◆ Instructions to follow ◆
Give all of the lines again, with nothing added or dropped.

◆ Data listing ◆

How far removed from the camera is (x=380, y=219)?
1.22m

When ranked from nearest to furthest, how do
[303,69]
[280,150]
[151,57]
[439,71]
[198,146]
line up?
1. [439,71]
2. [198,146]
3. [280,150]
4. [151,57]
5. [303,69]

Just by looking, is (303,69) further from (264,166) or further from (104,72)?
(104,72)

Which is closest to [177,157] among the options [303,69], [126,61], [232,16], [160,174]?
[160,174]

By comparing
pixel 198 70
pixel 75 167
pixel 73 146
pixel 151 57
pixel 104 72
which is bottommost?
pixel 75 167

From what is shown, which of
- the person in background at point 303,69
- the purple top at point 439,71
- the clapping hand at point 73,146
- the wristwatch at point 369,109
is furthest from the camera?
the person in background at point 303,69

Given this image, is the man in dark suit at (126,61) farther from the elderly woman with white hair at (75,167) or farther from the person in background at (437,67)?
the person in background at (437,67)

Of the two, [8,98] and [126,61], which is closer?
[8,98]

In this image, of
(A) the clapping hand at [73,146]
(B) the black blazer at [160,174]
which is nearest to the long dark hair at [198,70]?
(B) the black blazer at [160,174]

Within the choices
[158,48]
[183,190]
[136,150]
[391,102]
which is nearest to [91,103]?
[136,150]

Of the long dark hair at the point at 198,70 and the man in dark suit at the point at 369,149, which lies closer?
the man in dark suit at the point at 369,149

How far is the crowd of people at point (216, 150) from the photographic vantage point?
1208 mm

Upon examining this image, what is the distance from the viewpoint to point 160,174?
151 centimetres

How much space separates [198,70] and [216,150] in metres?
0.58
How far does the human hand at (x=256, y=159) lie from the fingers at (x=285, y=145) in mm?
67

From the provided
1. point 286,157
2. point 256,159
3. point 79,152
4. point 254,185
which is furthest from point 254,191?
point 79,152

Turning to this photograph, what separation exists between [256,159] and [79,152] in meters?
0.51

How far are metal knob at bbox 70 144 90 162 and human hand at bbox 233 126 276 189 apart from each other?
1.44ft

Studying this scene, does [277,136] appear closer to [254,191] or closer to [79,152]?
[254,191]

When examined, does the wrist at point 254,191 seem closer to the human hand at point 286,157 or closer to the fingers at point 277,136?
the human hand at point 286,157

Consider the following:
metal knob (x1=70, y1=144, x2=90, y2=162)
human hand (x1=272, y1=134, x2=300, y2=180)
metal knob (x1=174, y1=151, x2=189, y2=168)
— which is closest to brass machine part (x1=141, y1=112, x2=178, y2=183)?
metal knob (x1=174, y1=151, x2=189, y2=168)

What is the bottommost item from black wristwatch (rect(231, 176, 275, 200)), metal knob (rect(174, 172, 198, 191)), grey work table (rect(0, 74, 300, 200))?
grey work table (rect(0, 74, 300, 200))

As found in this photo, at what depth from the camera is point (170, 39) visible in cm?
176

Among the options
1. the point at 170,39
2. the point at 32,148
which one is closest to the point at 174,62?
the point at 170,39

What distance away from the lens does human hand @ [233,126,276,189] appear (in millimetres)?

◆ Solution for this exercise ◆
How far removed from the camera is (x=380, y=219)?
1.22m

When ranked from nearest to furthest, how do
[303,69]
[280,150]
[151,57]
[439,71]
[198,146]
line up?
1. [439,71]
2. [198,146]
3. [280,150]
4. [151,57]
5. [303,69]

Just by looking, is (303,69) further from (264,166) or further from (104,72)?
(104,72)

Which is closest to [177,157] among the options [303,69], [126,61], [232,16], [160,174]?
[160,174]

By comparing
pixel 198 70
pixel 75 167
pixel 73 146
pixel 151 57
pixel 104 72
which is bottommost?
pixel 75 167

From what is shown, which of
- the person in background at point 303,69
- the purple top at point 439,71
- the clapping hand at point 73,146
- the wristwatch at point 369,109
is furthest from the camera?
the person in background at point 303,69

Given this image, is the man in dark suit at (126,61) farther from the elderly woman with white hair at (75,167) or farther from the person in background at (437,67)?
the person in background at (437,67)

Of the two, [8,98] and [126,61], which is closer?
[8,98]

In this image, of
(A) the clapping hand at [73,146]
(B) the black blazer at [160,174]
which is nearest to the long dark hair at [198,70]?
(B) the black blazer at [160,174]

Within the choices
[158,48]
[183,190]
[136,150]
[391,102]
which is nearest to [91,103]?
[136,150]

Of the long dark hair at the point at 198,70 and the man in dark suit at the point at 369,149, which lies closer?
the man in dark suit at the point at 369,149

How far is the crowd of people at point (216, 150) from the photographic vantage point?
1208 mm

Upon examining this image, what is the distance from the viewpoint to point 160,174?
151 centimetres

How much space separates [198,70] and [216,150] in metres?
0.58
How far does the human hand at (x=256, y=159) lie from the fingers at (x=285, y=145) in mm?
67

From the provided
1. point 286,157
2. point 256,159
3. point 79,152
4. point 254,185
which is furthest from point 254,191?
point 79,152

Turning to this photograph, what separation exists between [256,159] and [79,152] in meters?
0.51

How far are metal knob at bbox 70 144 90 162 and human hand at bbox 233 126 276 189 apart from each other?
1.44ft

Studying this scene, does [277,136] appear closer to [254,191] or closer to [79,152]?
[254,191]

When examined, does the wrist at point 254,191 seem closer to the human hand at point 286,157 or closer to the fingers at point 277,136?
the human hand at point 286,157

Consider the following:
metal knob (x1=70, y1=144, x2=90, y2=162)
human hand (x1=272, y1=134, x2=300, y2=180)
metal knob (x1=174, y1=151, x2=189, y2=168)
— which is closest to brass machine part (x1=141, y1=112, x2=178, y2=183)?
metal knob (x1=174, y1=151, x2=189, y2=168)

What is the bottommost item from black wristwatch (rect(231, 176, 275, 200)), metal knob (rect(174, 172, 198, 191)), grey work table (rect(0, 74, 300, 200))?
grey work table (rect(0, 74, 300, 200))

As found in this photo, at what depth from the camera is point (170, 39) visible in cm?
176

Among the options
1. the point at 170,39
2. the point at 32,148
which one is closest to the point at 174,62?
the point at 170,39

What distance away from the lens does human hand @ [233,126,276,189] appear (in millimetres)?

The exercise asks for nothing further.